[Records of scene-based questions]
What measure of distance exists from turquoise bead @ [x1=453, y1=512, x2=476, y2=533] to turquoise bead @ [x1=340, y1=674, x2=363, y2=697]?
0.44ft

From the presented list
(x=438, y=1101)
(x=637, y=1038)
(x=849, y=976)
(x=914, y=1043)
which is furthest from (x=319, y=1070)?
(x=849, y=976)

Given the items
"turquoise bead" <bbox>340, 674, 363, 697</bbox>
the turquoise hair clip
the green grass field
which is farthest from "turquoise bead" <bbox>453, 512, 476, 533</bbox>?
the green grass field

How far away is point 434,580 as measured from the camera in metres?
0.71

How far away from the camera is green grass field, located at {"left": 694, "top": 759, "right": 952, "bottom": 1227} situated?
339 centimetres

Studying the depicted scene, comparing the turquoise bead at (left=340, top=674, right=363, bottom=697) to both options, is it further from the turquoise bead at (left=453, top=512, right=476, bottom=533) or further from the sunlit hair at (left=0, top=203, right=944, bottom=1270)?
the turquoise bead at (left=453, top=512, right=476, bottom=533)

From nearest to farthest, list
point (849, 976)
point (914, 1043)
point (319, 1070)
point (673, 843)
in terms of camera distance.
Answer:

▶ **Task goal**
Could you present every line of the records above as a numbered list and skip the blank lines?

▶ **Written solution**
1. What measure of distance exists from turquoise bead @ [x1=453, y1=512, x2=476, y2=533] to turquoise bead @ [x1=340, y1=674, x2=363, y2=697]?
2. 0.44ft
3. From the presented list
4. (x=438, y=1101)
5. (x=637, y=1038)
6. (x=849, y=976)
7. (x=914, y=1043)
8. which is furthest from (x=319, y=1070)?
9. (x=849, y=976)
10. Given the items
11. "turquoise bead" <bbox>340, 674, 363, 697</bbox>
12. the turquoise hair clip
13. the green grass field
14. which is farthest from "turquoise bead" <bbox>453, 512, 476, 533</bbox>?
15. the green grass field
16. How far away is point 434,580 as measured from the camera in metres?
17. 0.71
18. How far away from the camera is green grass field, located at {"left": 694, "top": 759, "right": 952, "bottom": 1227} situated?
19. 339 centimetres
20. Studying the depicted scene, comparing the turquoise bead at (left=340, top=674, right=363, bottom=697) to both options, is it further from the turquoise bead at (left=453, top=512, right=476, bottom=533) or further from the sunlit hair at (left=0, top=203, right=944, bottom=1270)?
21. the turquoise bead at (left=453, top=512, right=476, bottom=533)
22. From nearest to farthest, list
23. point (849, 976)
24. point (914, 1043)
25. point (319, 1070)
26. point (673, 843)
27. in terms of camera distance.
28. Answer:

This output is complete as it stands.